In the video, Steve-O is shown trying to scale the sign twice with a rope and a rope ladder over the course of two days, before he finally gets a long, metal ladder and climbs onto the platform, where he secures the word onto the display.

He then stands up and holds his arms in the air.

“If doing that was wrong, I don’t want to be right,” says the comedian at the end of the video. On his website, he admits that he knew what he did violated the law. “I filmed myself committing a crime in the middle of California’s 5 Freeway,” he wrote.

Caltrans agreed and issued the following statement: “We consider defacing public property at a cost to state taxpayers an unlawful act and a dangerous distraction for motorists, said agency spokesman Steve Saville. “The stunt exposed our highway workers to the unnecessary risk of making the repairs in traffic and eventually again in replacing the damaged sign. ”
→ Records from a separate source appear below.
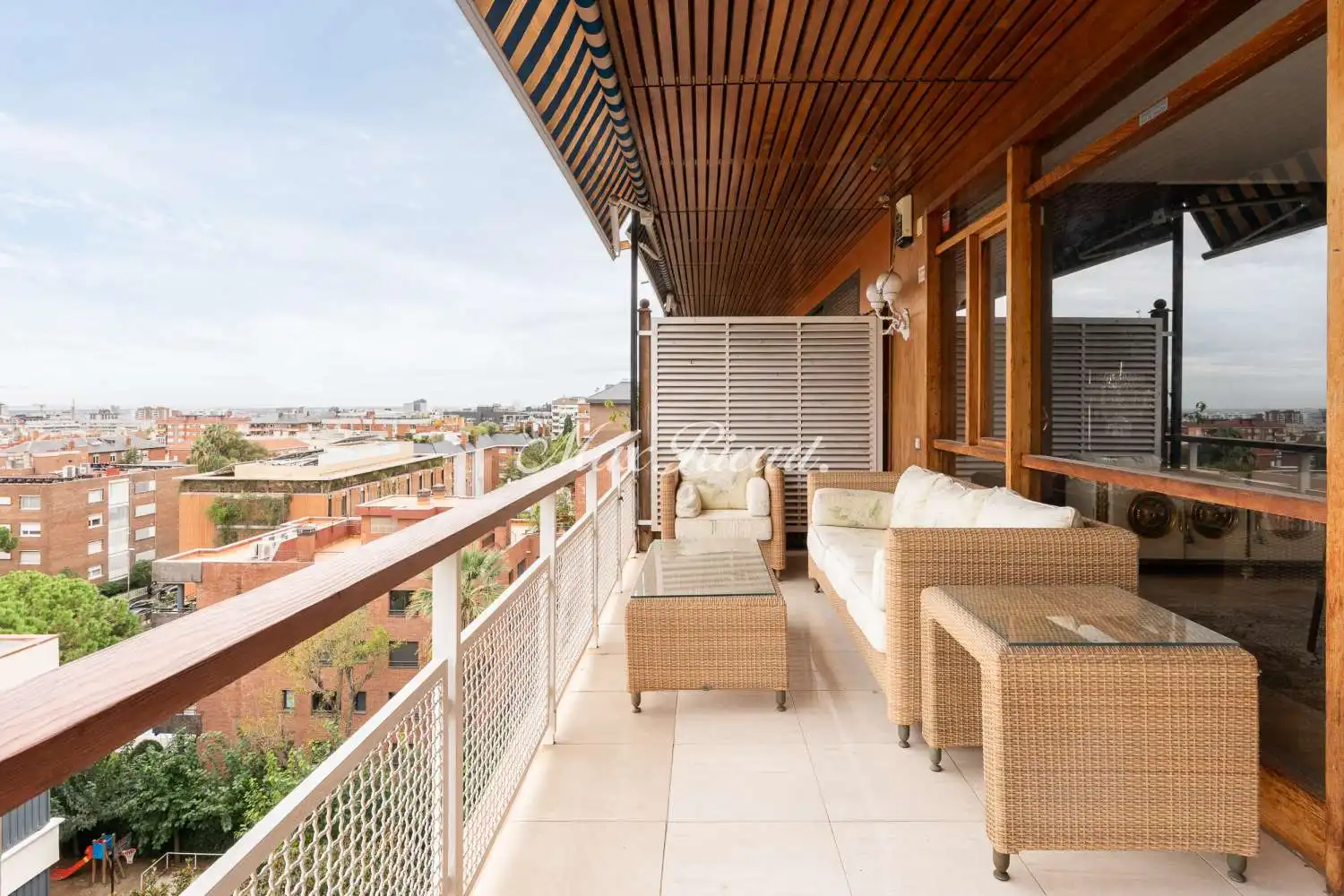 Fotografía del inmueble reportado: 4.800 €/mes — Les Tres Torres, Barcelona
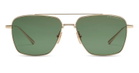 Dita Artoa.57 - White Gold Sunglasses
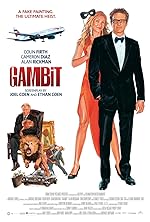 Cover image of the movie Gambit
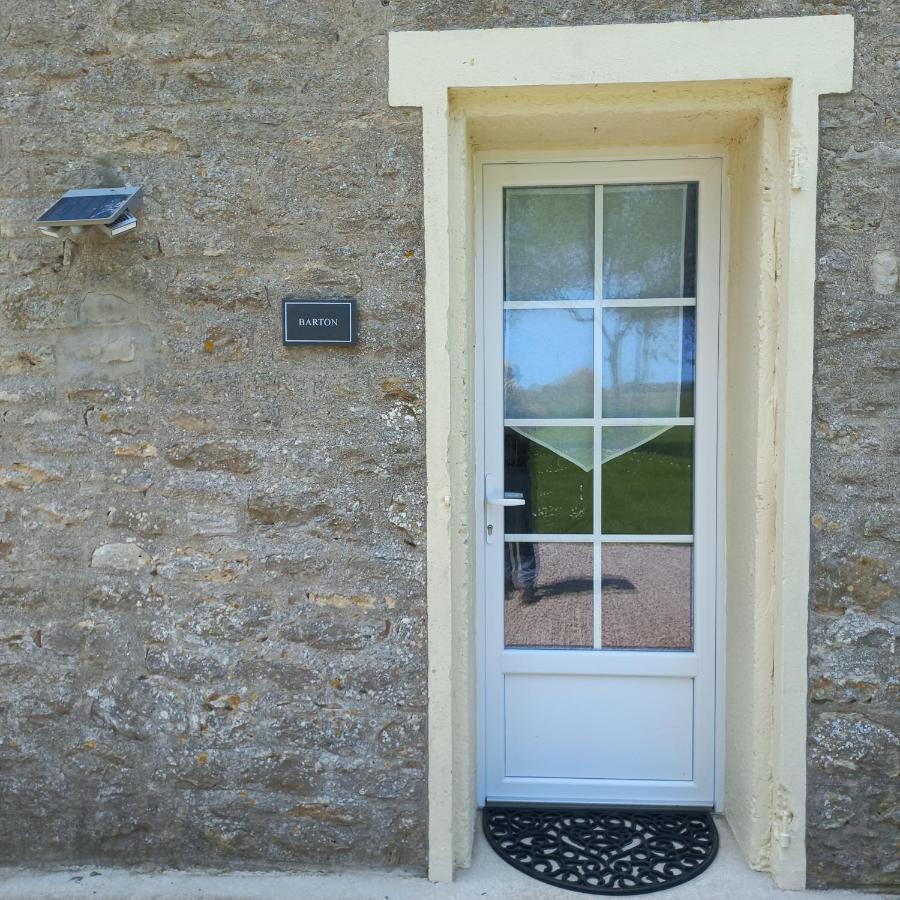 Ivy House Utah Beach Sainte Marie du Mont Bagian luar foto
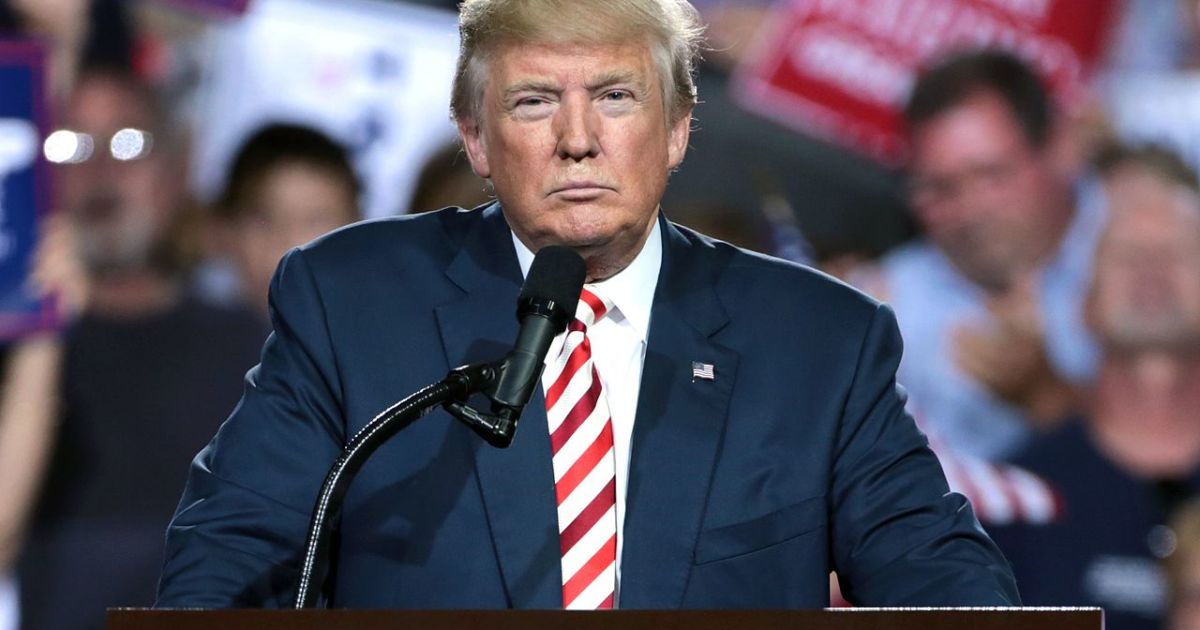 Trump Signs Russia Sanctions, Warns Congress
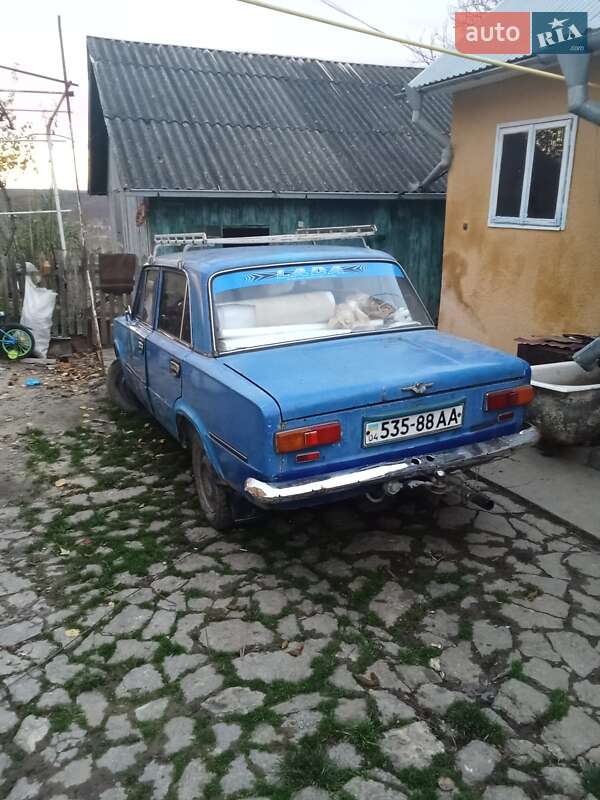 Седан ВАЗ / Lada 2101 1982 в Чорткові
A crew was dispatched May 25 to remove the vandalism at a cost of $300, said Saville.

When the tape used to adhere the word was removed, it pulled off the reflective sheeting on the display, so the sign then had to be replaced, at a cost of more than $7,000, which included the sign, the crew and the equipment used.

The agency said there is no way to place a dollar amount on the danger to which the crew was exposed, nor the disruption to drivers who had to deal with two closed freeway lanes as the repairs were made.

The CHP has not yet said if criminal charges will be pursued in the prank.